**Objective:**
Copy the entries from the start of the entries through the line holding "0.87 metres", inclusive, keeping every line and shifting each number in the answers (the coordinates and distances) up by 91. Omit the pictures.

——

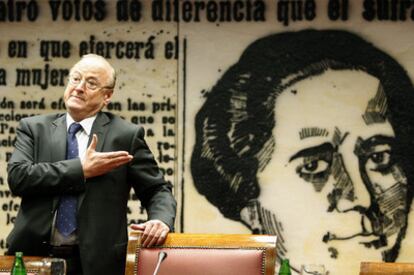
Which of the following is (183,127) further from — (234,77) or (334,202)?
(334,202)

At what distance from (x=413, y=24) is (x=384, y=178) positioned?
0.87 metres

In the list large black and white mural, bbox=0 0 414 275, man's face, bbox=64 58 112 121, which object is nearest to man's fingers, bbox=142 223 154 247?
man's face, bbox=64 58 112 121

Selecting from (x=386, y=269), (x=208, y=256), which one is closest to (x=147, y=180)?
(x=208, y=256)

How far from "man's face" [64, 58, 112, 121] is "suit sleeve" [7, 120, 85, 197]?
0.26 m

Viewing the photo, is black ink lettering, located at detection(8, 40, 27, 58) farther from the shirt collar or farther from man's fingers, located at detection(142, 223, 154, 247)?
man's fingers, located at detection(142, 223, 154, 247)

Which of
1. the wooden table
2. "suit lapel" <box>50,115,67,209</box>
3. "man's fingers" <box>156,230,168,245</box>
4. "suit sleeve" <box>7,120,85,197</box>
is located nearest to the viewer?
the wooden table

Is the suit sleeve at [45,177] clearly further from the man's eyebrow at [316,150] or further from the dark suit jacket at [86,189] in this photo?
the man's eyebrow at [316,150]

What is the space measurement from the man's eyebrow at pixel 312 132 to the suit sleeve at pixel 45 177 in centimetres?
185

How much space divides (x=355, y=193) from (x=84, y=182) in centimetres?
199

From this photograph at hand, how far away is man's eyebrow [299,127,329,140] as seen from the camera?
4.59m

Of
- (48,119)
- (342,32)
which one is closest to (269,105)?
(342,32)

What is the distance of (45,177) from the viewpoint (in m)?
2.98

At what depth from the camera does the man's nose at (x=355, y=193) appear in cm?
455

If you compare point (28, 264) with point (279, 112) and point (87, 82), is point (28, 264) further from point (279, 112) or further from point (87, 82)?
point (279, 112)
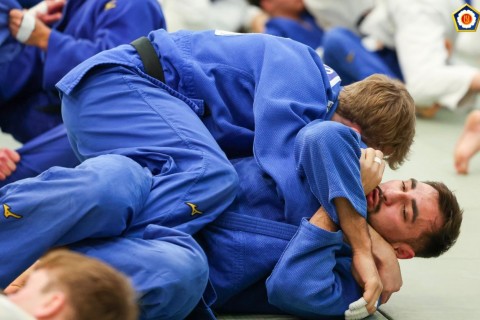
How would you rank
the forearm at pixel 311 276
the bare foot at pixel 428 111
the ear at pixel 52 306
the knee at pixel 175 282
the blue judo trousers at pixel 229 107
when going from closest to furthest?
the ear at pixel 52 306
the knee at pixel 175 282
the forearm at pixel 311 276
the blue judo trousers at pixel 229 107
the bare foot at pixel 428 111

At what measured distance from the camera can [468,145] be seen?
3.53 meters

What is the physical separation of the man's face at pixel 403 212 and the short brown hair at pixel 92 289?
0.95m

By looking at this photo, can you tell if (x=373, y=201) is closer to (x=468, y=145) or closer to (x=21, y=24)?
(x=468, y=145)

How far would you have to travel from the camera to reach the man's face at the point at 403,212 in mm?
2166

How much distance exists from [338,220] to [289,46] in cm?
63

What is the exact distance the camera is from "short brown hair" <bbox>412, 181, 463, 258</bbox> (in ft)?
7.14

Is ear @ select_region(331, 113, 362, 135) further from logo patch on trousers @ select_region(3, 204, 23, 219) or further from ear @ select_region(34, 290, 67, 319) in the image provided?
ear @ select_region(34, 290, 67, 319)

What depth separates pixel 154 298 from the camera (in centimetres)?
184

——

**Finished exercise:**
Which of the following is (183,127) further from — (234,77) or (334,202)?
(425,293)

At what distance from (x=413, y=24) is (x=384, y=178) positioned?
91.87 metres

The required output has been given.